I am trying to parse nested data types.
Examples:
ARRAY<STRING>
, MAP<STRING, INTEGER>
.
When I have an array, I use that regex ^ARRAY<(.*)>$
. Regex returns one group with a data type.
When I have a map, I use that regex ^MAP<(.*),(.*)>$
. Regex returns two groups - first key data type and second value data type.
But it does not work when I have Map as a key/value in another Map.
Examples:
MAP<MAP<STRING, STRING>, STRING>
The result should be MAP<STRING, STRING>
and STRING
ARRAY<MAP<ARRAY<STRING>, MAP<STRING, INTEGER>>>
The result should be MAP<ARRAY<STRING>, MAP<STRING, INTEGER>>
Is it possible to ignore nested matches? If yes - how?

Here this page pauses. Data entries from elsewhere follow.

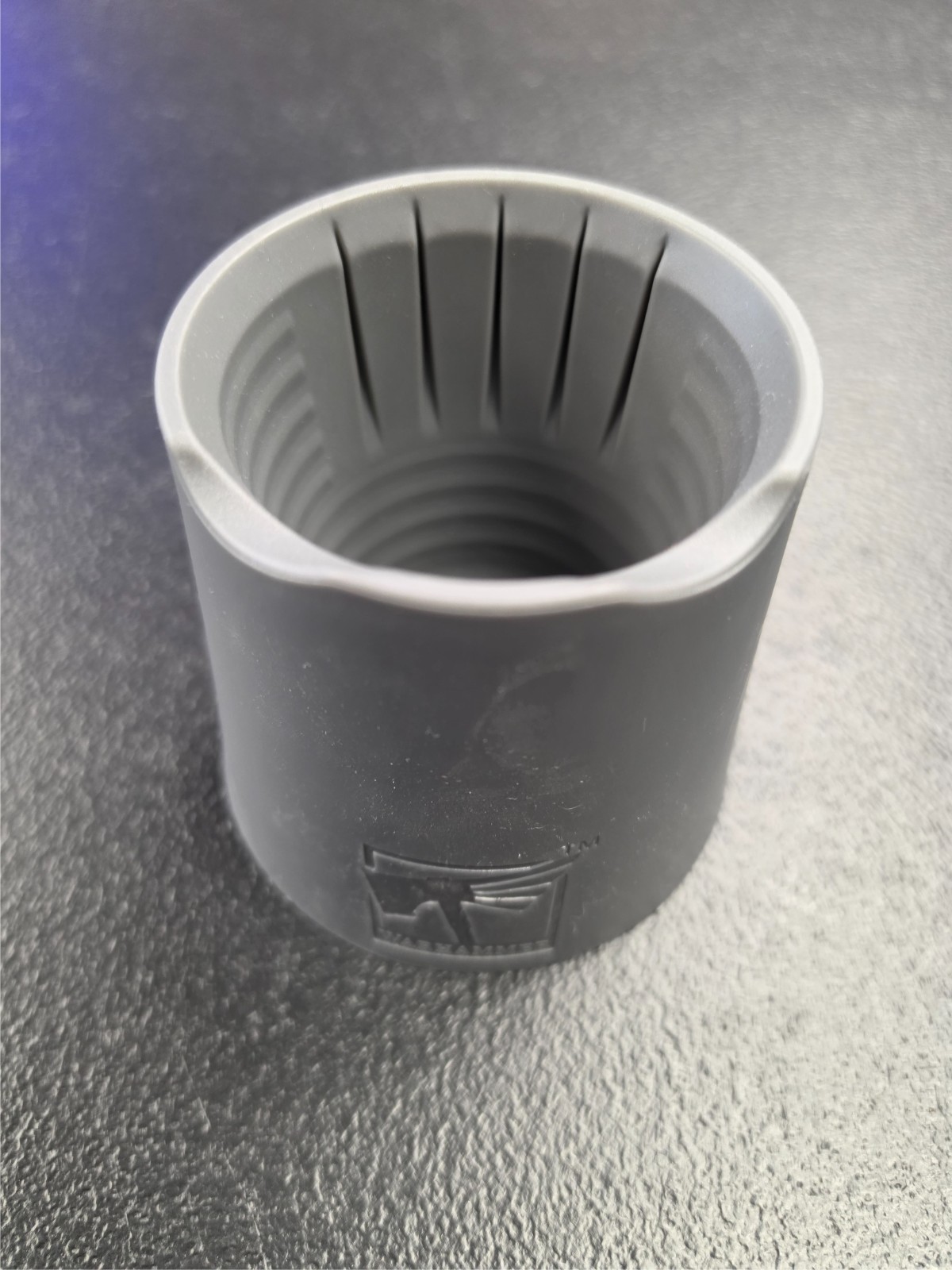 Citadel Water Pot - Warhammer 40k / Sigmar - Brand New Citadel Water Pot - Warhammer 40k / Sigmar - Brand New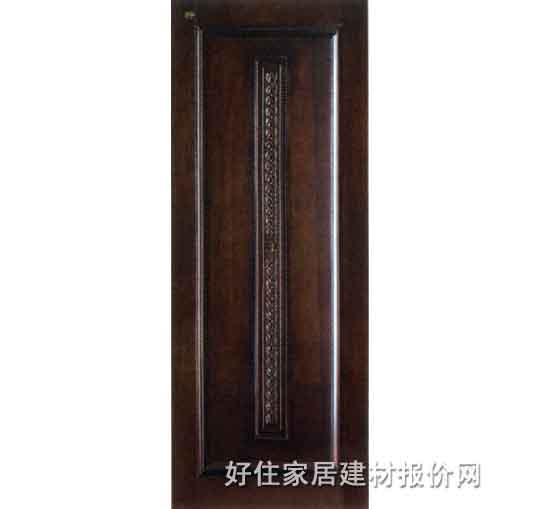 ԭľ��ľ�T ����ľMD-010 2000��800mm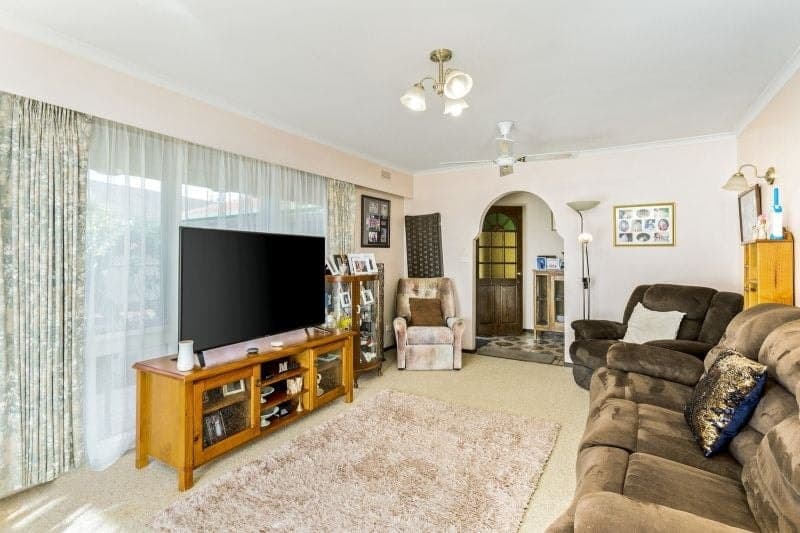 14 William Street COLAC VIC, Colac - Thumbnail 5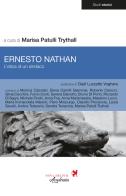 Ernesto Nathan. L'etica di un sindaco edito da Nova Delphi Libri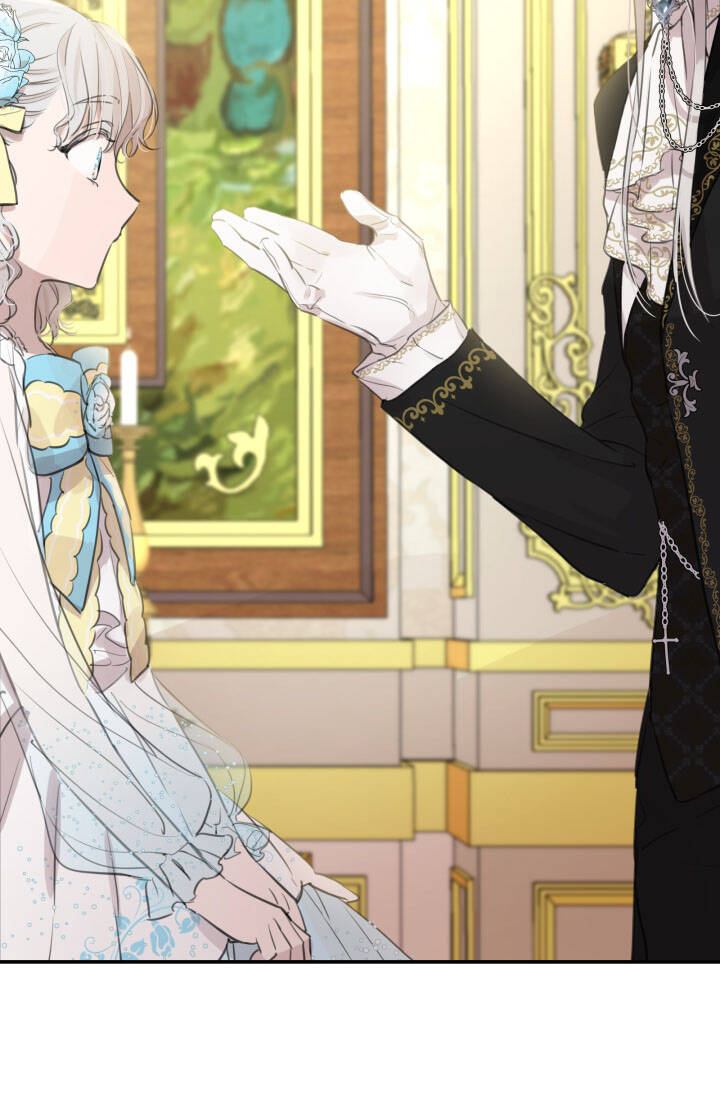 Những Nhân Vật Mạnh Nhất Thế Giới Ám Ảnh Tôi Chapter 23.1 - Trang 2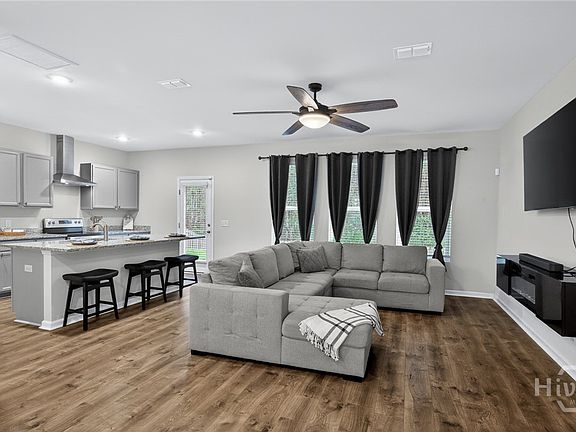 4th image of 312 Serengeti Boulevard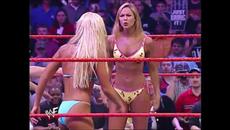 WWF Raw (11.02.2002) 3/3 - Videoclip.bg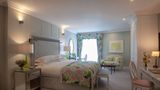 Merrion Hotel Recreation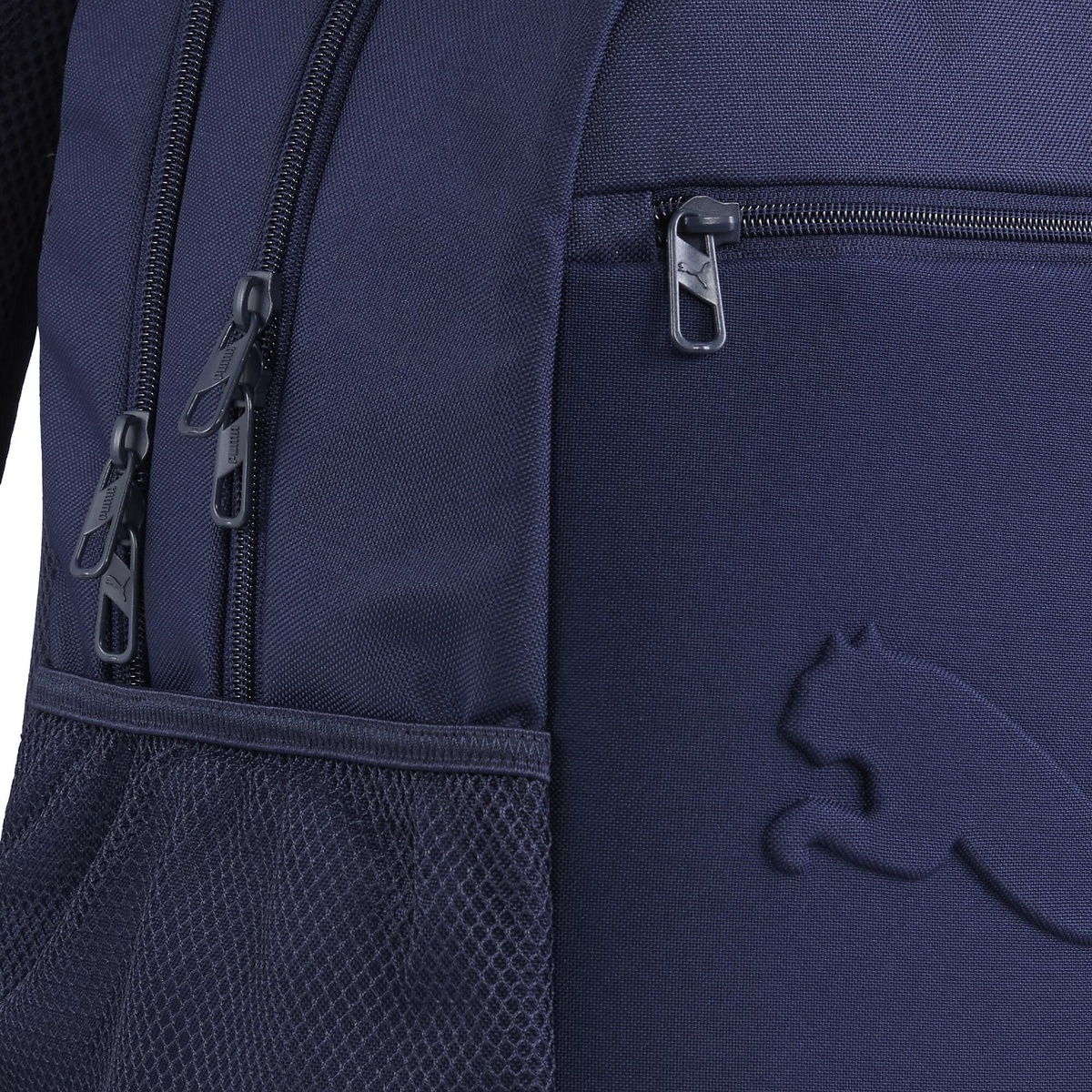 PUMA BUZZ バックパック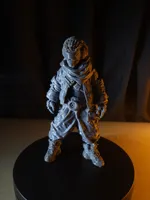 0.08mm layer, 2 walls, 15% infill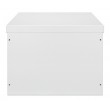 Intellinet Industrial IP55 19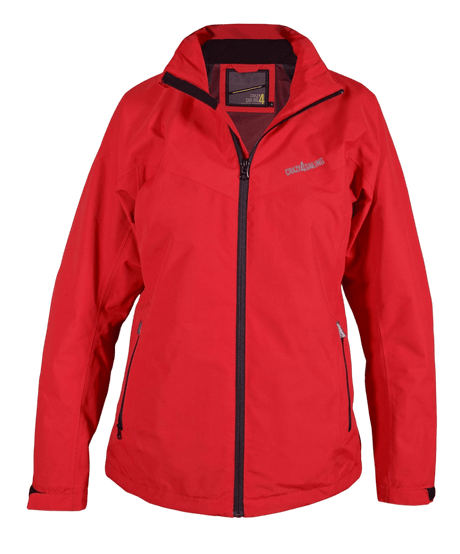 Damen Amalfi Segeljacke Jacken Crazy4Sailing 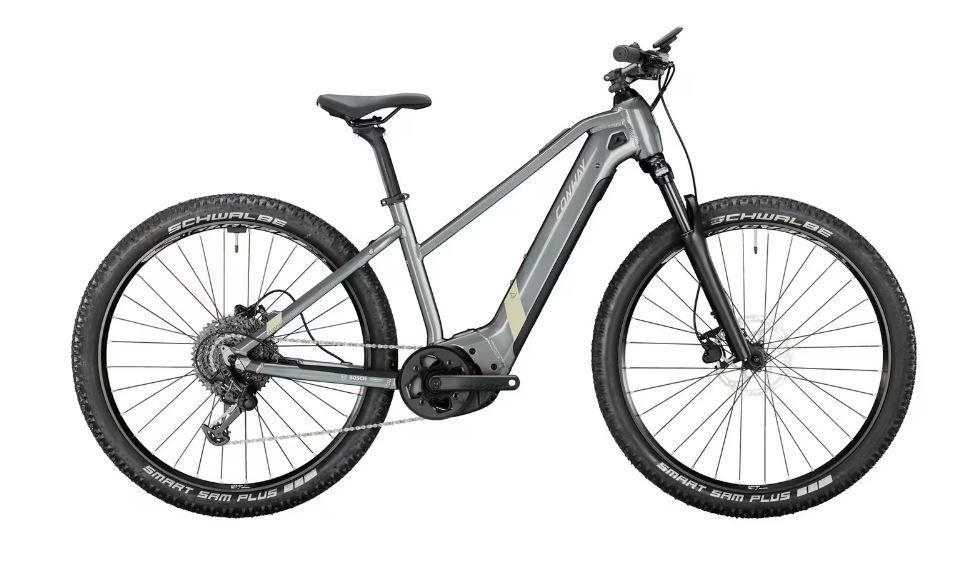 Conway Cairon S 2.0 Refurbished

CodePudding user response:
Depending on the variant of regex, you can create a sort of pseudo parser using named subroutines. For example, this one works with PHP's PCRE variant:
/
(?(DEFINE)
(?<TYPE> STRING | INTEGER | MAP<(?&TYPE),(?&TYPE)> | ARRAY<(?&TYPE)>))
^(?&TYPE)$
/x
The syntax varies based on the language, so you'd need to look it up.